How are these feature ids different?

Hello. I need some help.
I want to use a otu table for LEfSe analysis.

While i was parsing the otu table, i found the following feature ids.

temp1
How are these feature ids different?

What does ";;;" and ";p; ~" mean on this?

Good morning,

What database was used to assign taxonomy? I ask because these probably have the same meaning (unknown taxonomy), but this depends on the specific database.

Colin

1 Like

Hey colinbrislawn,

I’m not OP, but I have a similar question.

I have a dataset of around 260 samples from plant tissues. I sequenced the V3-V4 region, and I’m trying to make sure I understand my taxonomic output. I used the following commands to train a classifier and get my taxonomy.

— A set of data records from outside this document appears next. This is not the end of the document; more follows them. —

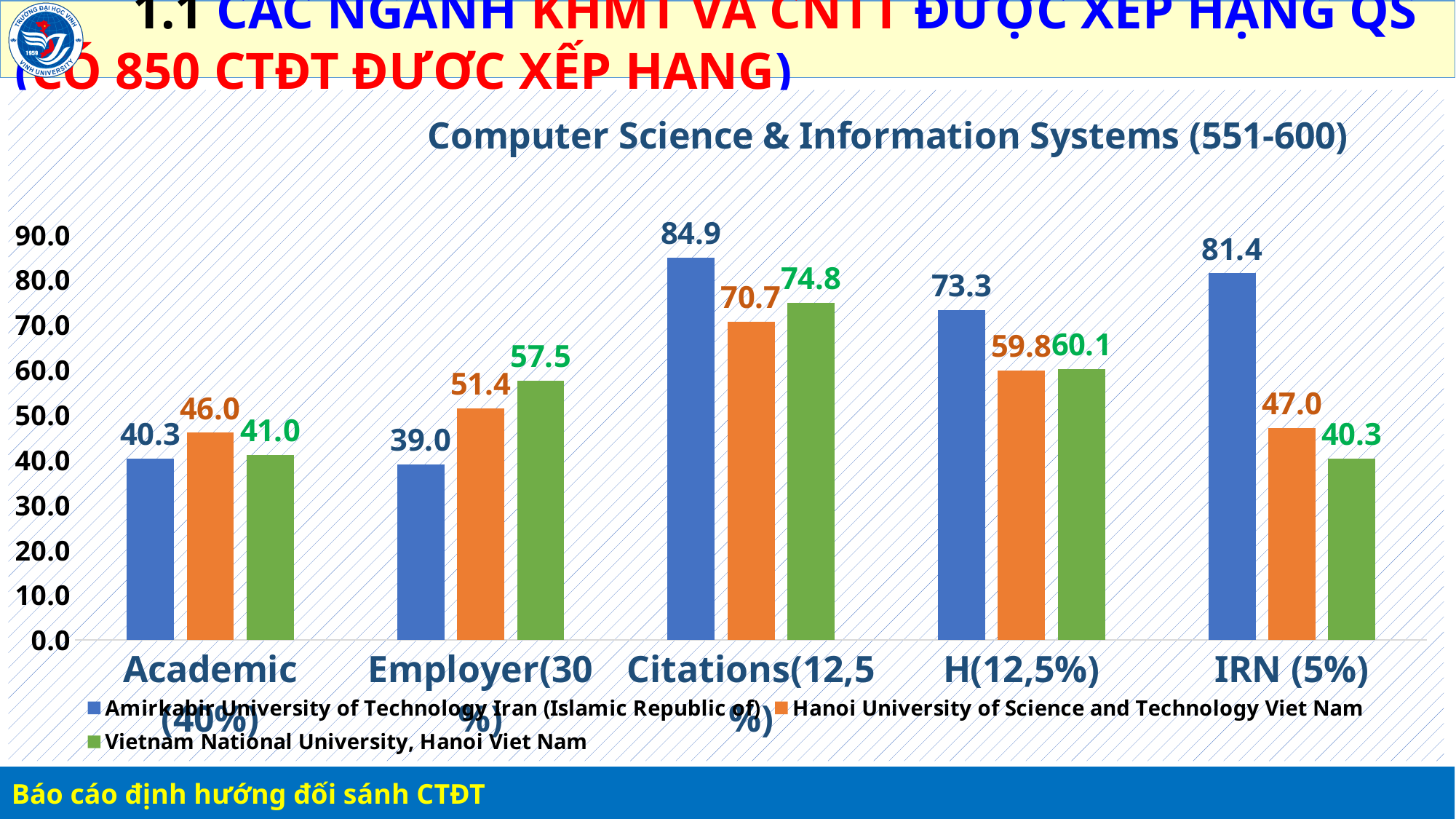
In the Employer (30%) category, which is larger: Hanoi University of Science and Technology or Vietnam National University, Hanoi? Vietnam National University, Hanoi Is the value for Amirkabir University of Technology in the H(12,5%) category greater or less than 70.0? greater What kind of chart is shown on the slide? bar chart In which category does Amirkabir University of Technology have its lowest value? Employer (30%) How many series does the legend list? 3 What is the value for Vietnam National University, Hanoi in the Employer (30%) category? 57.5 In which category does Amirkabir University of Technology have its highest value? Citations (12,5%) What is the title of the chart? Computer Science & Information Systems (551-600) What is the value for Amirkabir University of Technology in the Citations (12,5%) category? 84.9 What is the value for Hanoi University of Science and Technology in the IRN (5%) category? 47.0 What is the difference between Amirkabir University of Technology and Hanoi University of Science and Technology in the IRN (5%) category? 34.4 How many categories are shown on the x axis? 5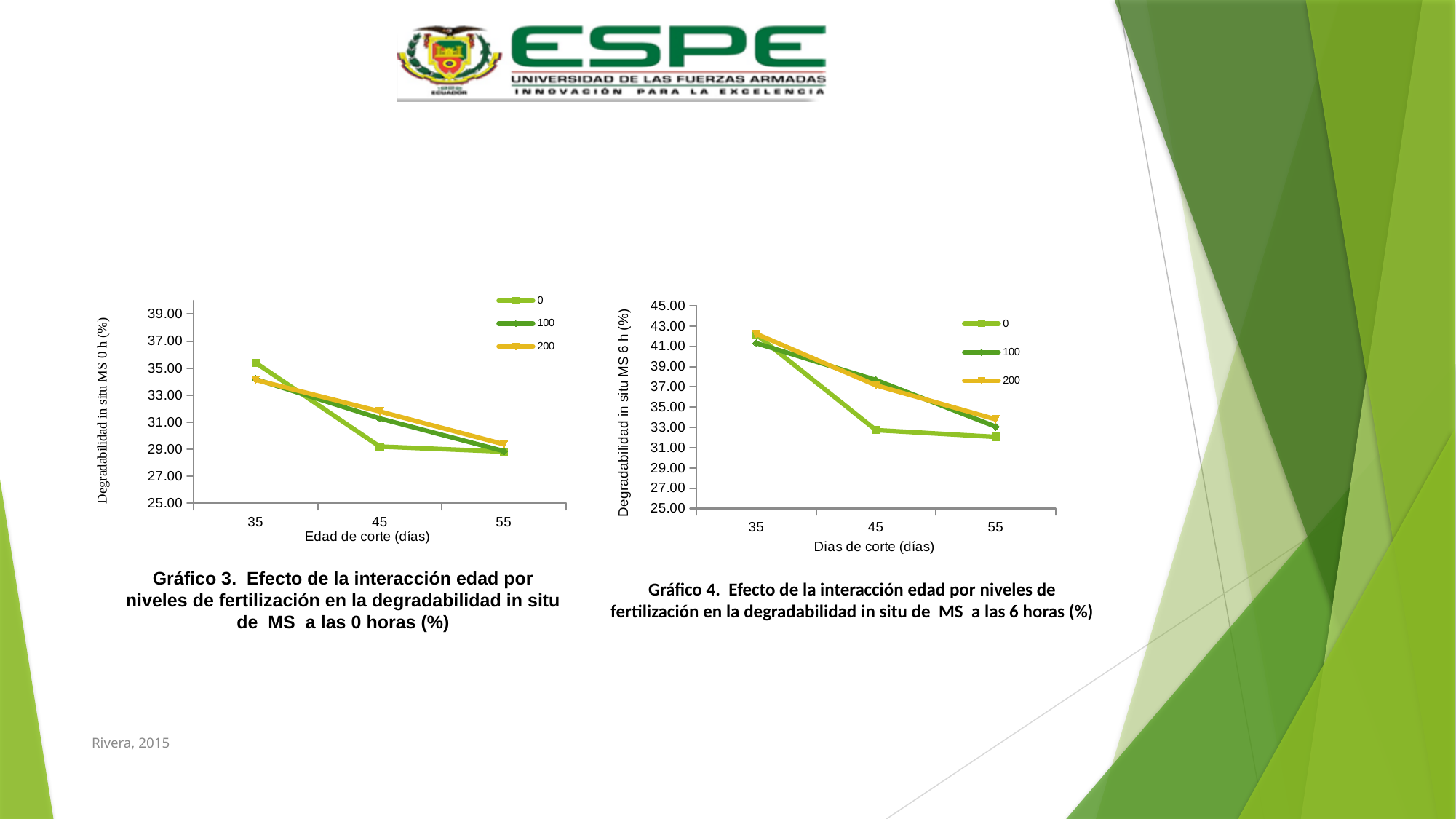
In Gráfico 3, is the value for series 0 at 45 days greater or less than 31.00? less What kind of chart is Gráfico 3 (the left chart)? line chart In Gráfico 3, is the value for series 200 at 45 days greater or less than 31.00? greater How many series does the legend of Gráfico 4 (the right chart) list? 3 In Gráfico 3, which series has the highest value at 35 days? 0 In Gráfico 4, is the value for series 0 at 45 days greater or less than 35.00? less In Gráfico 3, do the values for the series 0 rise or fall as the cutting age increases from 35 to 55 days? fall In Gráfico 4, which series has the lowest value at 45 days? 0 In Gráfico 4, do the values for the series 200 rise or fall from 35 to 55 days? fall How many cutting-age categories are shown on the x axis of Gráfico 3? 3 In Gráfico 4, which is larger at 45 days: the value for series 0 or the value for series 100? 100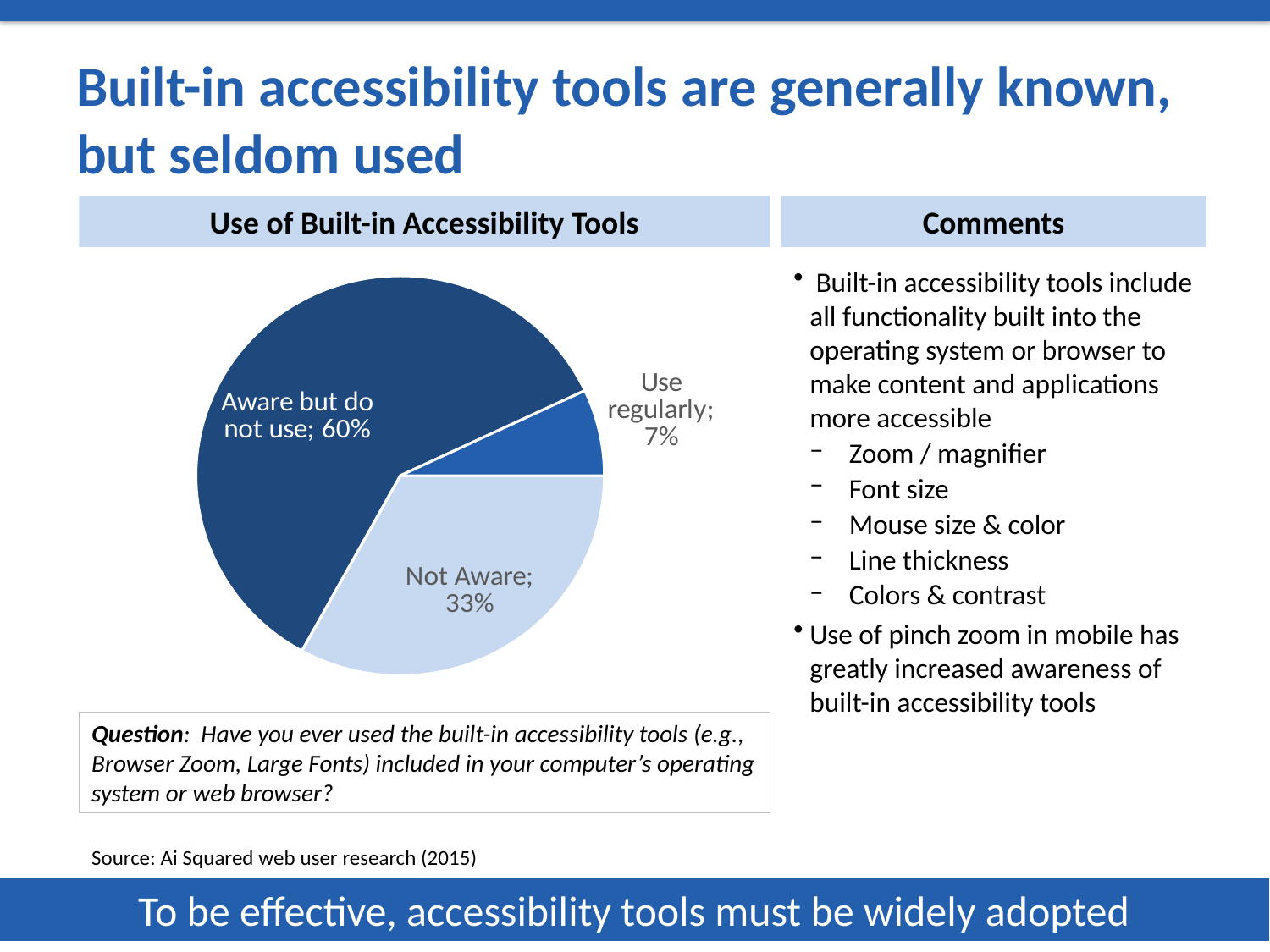
Which is larger: the "Not Aware" slice or the "Use regularly" slice? Not Aware What is the difference in percentage points between "Aware but do not use" and "Not Aware"? 27 What percentage of respondents are "Aware but do not use"? 60% What is the title of the pie chart? Use of Built-in Accessibility Tools What is the difference in percentage points between "Not Aware" and "Use regularly"? 26 What percentage of respondents are "Not Aware"? 33% What kind of chart is shown under "Use of Built-in Accessibility Tools"? pie chart Which slice of the pie is the smallest? Use regularly What is the source cited for the chart data? Ai Squared web user research (2015) What percentage of respondents "Use regularly"? 7% How many slices does the pie chart have? 3 Which slice of the pie is the largest? Aware but do not use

qiime feature-classifier fit-classifier-naive-bayes
–i-reference-reads silva-138-99-seqs.qza
–i-reference-taxonomy silva-138-99-tax.qza
–o-classifier classifier.qza

qiime feature-classifier classify-sklearn
–i-classifier classifier.qza
–i-reads demux-rep-seqs.qza
–o-classification custom-taxonomy.qza

When looking at output from core features, I have some ASV’s that will be identified as follows:
k__Bacteria;;;;;__
k__Bacteria;p__Proteobacteria;c__Gammaproteobacteria;o__Enterobacteriales;f__Enterobacteriaceae;__

and then others that will look something like this:
k__Bacteria;p__Chloroflexi;c__Anaerolineae;o__GCA004;f__;g__

Do you know if there is a difference between the ASV’s with just blanks at different levels, vs the ones with f/g/ etc.? I know that the letters stand for taxonomic levels, but I’m trying to determine what leads to unassigned taxonomy. Is it the case that QIIME is matching to a sequence in the database that is known to a certain level, or is it the case that QIIME is using the sequence and phylogenetic information to say, “This ASV belongs to Anaerolineae, but I can’t say where.”

Thanks for any help!

Hi @bpscherer,

See here for details: ASV collaps question

The "__" indicates unclassified ranks, but "g__" etc indicates that that rank was left unannotated in the reference database... so basically q2-feature-classifier can confidently deliver a genus-level classification in that case, but the reference database is missing the genus name! (usually because the reference sequence was from an unknown source or uncertain source).

q2-feature-classifier cannot confiently distinguish between multiple members of that clade... so:

that is what yields a classification like so:

That is what leads to a classification like this:

so in other words " k__Bacteria;__;__;__" is total rubbish... q2-feature-classifier says "it looks vaguely bacterial"... usually it is non-target DNA (e.g., crossover? host DNA?) and the classifier was not trained on sufficient information to place it in another clade.

3 Likes

Thank you so much, this clears it up for me!